Why does memory bandwidth matter more than FLOPS?
FLOPS measure how fast a chip can do math. Many AI workloads are waiting on the weights, cache, and activations to arrive.
For inference, the binding constraint often shifts from compute to memory bandwidth. The chip with the biggest FLOPS number is not automatically the chip with the best token economics.
The model has to be read before it can answer
Every generated token requires the accelerator to touch model weights, activations, and often a growing key-value cache. The math is fast once the bytes are in the right place. The wait is moving those bytes through the memory hierarchy.
This is the memory wall. It shows up whenever the chip has enough arithmetic capacity but cannot feed it quickly enough.
Prefill and decode stress different machines
Prefill processes the prompt in parallel. It produces large matrix multiplies that keep tensor cores busy. Decode generates one token at a time. It produces skinny operations wrapped around memory reads.
That is why a long-context chat can feel expensive even when the model is not doing much new reasoning. The system is repeatedly reading state to produce one more token.

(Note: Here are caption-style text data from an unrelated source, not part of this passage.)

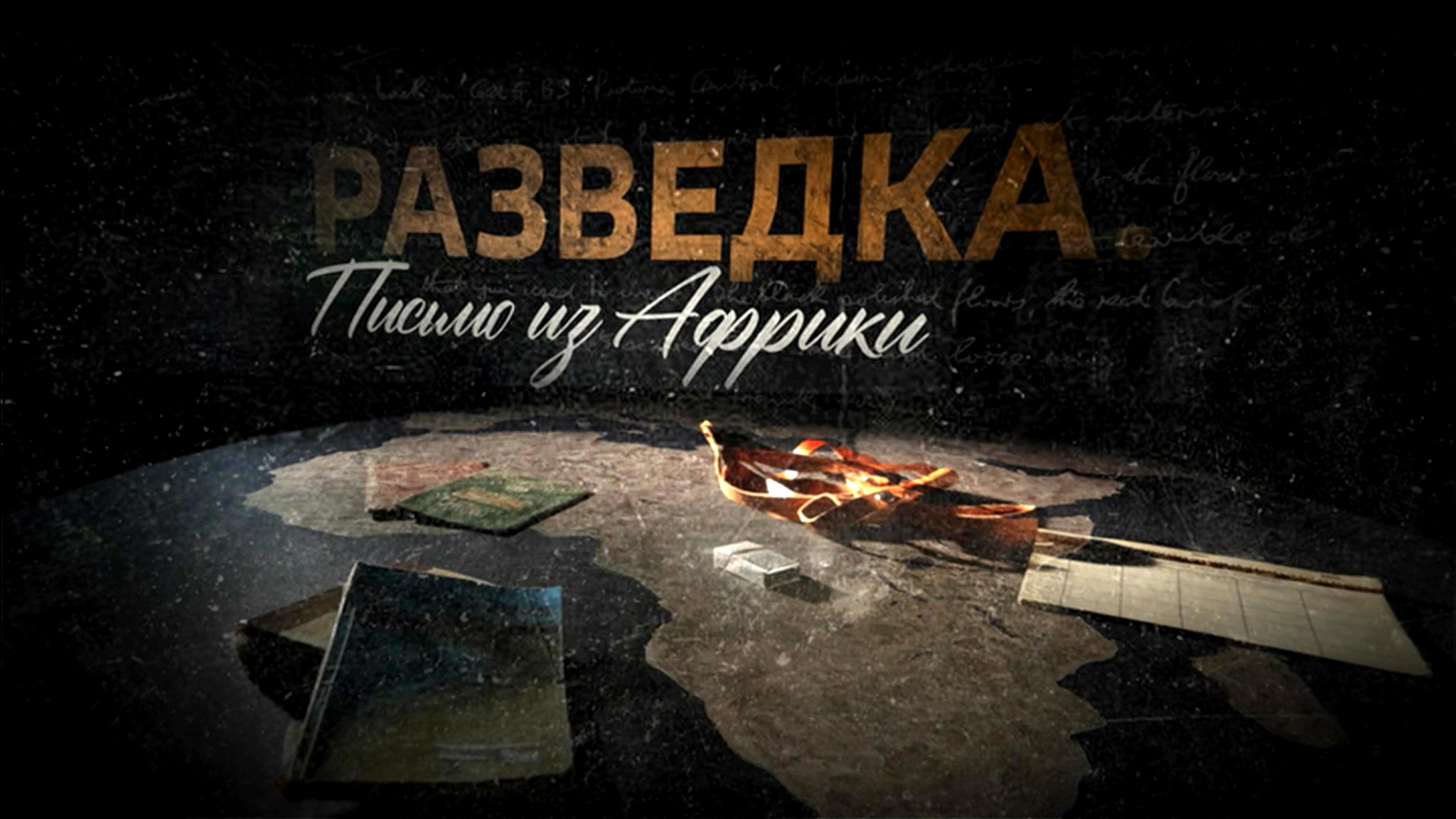 Документальный фильм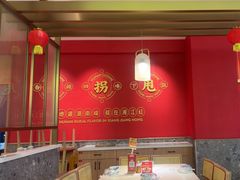-湘江红·湖南招牌菜(莲花南路店)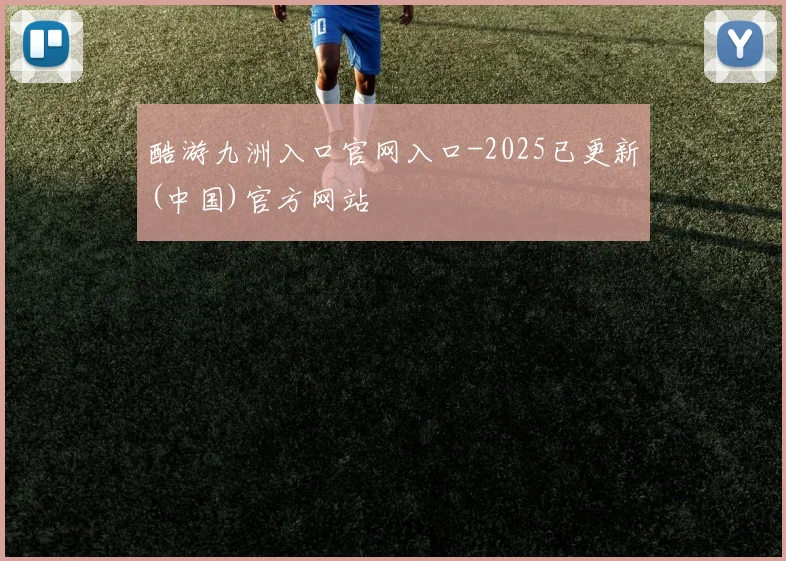 酷游九洲入口官网入口-2025已更新(中国)官方网站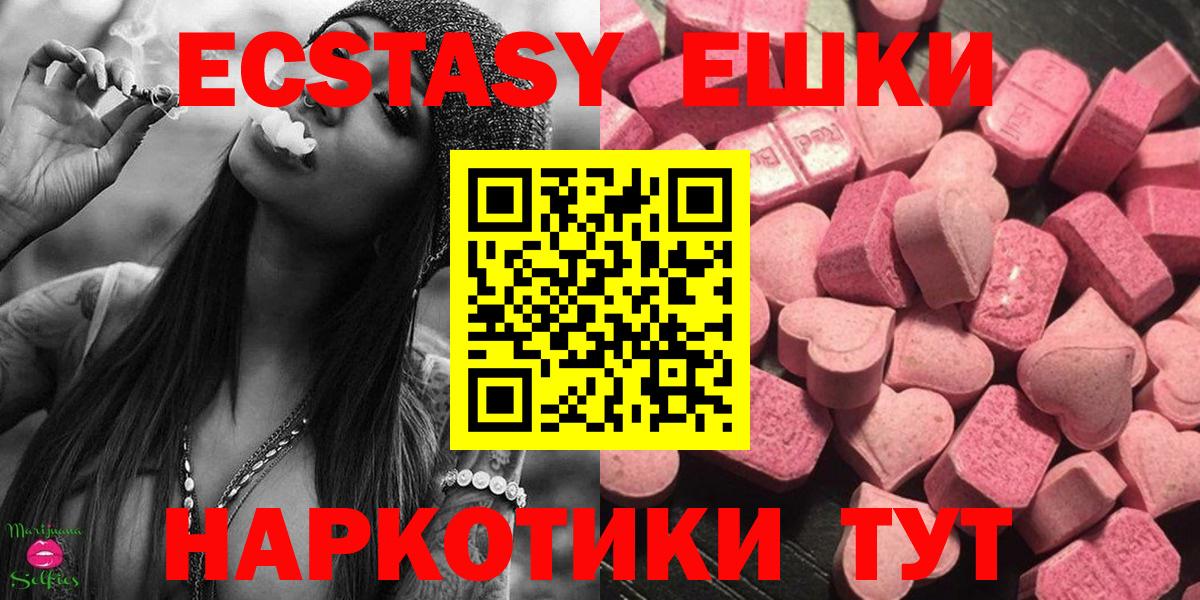 Сланцы  Ecstasy louis Vuitton  Экстази Дубай  Вход с VPN 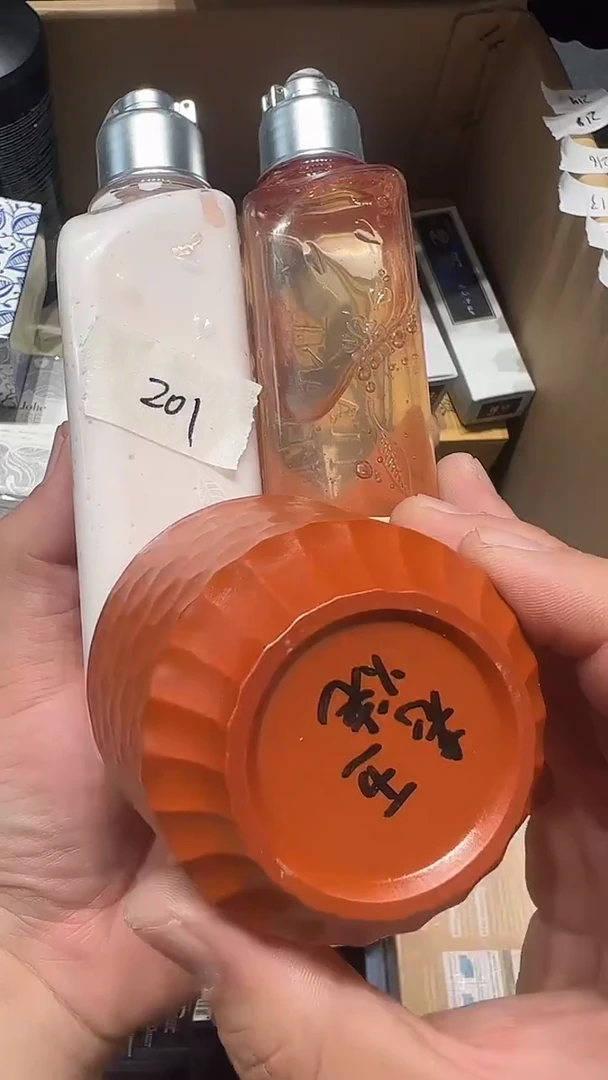 瓷片老五回流回流回流201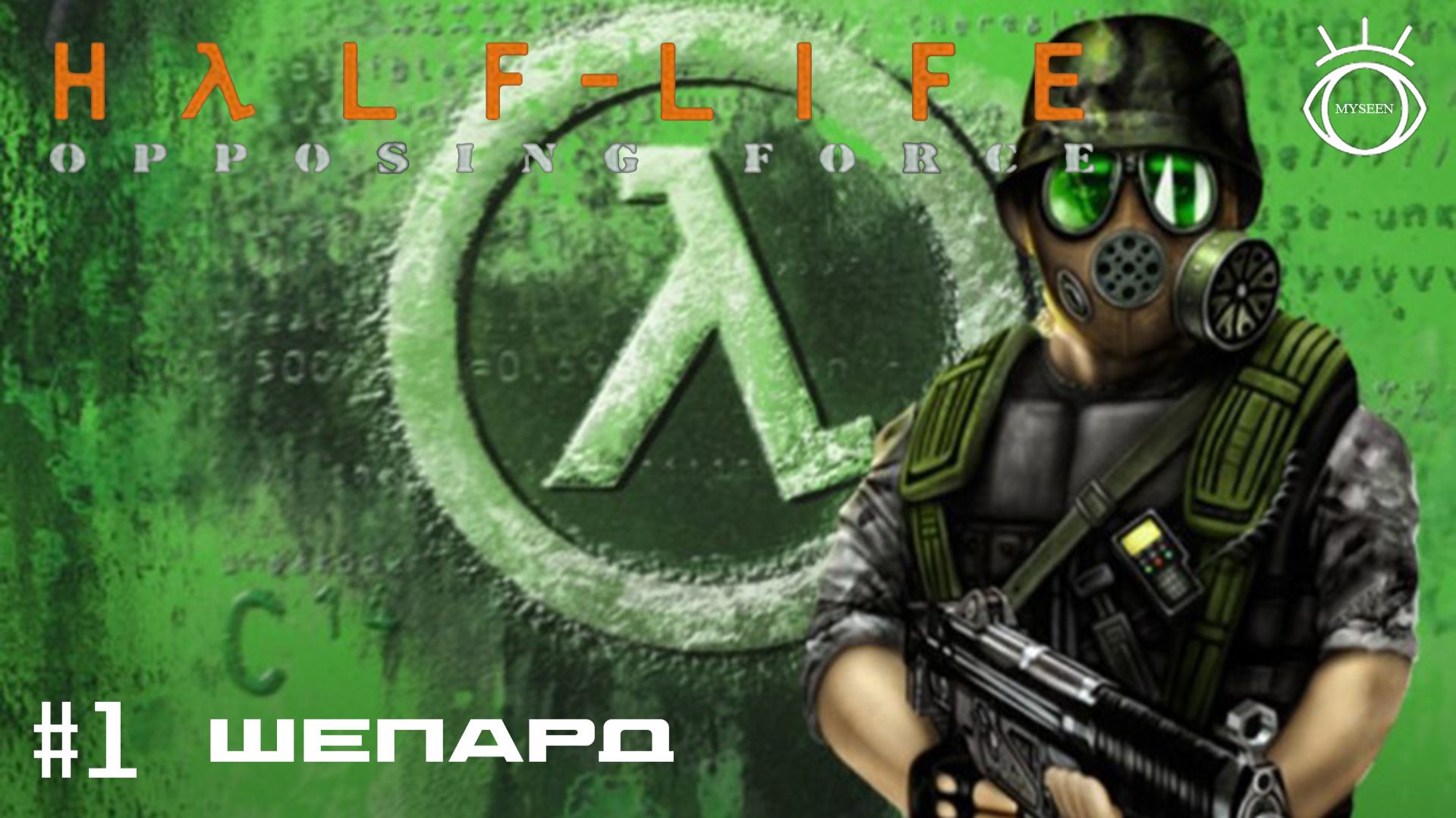 Half-Life: Opposing Force. (Half-Life: Противостоящие силы). Прохождение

HBM turns into the price of a token
High-bandwidth memory is scarce, expensive, and physically close to the compute die. In inference, its bandwidth can set tokens per second and therefore cost per useful answer.
A useful rule: if the workload is decode-heavy, read the HBM bandwidth line before the peak FLOPS line. If the workload is prefill-heavy, FLOPS start to matter again.
Software attacks the memory pattern
FlashAttention, paged attention, grouped-query attention, speculative decoding, quantization, and cache compression all share one motive: move fewer bytes, move them more predictably, or reuse them before they leave fast memory.
The algorithmic win and the chip win are joined. Better kernels make the same HBM go further. Better HBM lets the same model serve more tokens before the rack hits its economic limit.
The bottleneck rotates back into models
Once memory bandwidth becomes the constraint, model architecture changes. Smaller active parameter counts, mixture-of-experts routing, lower precision, and retrieval patterns are not just research ideas. They are ways to fit intelligence into the memory budget.
The memory wall is where chips stop being a hardware topic and become a model-design topic.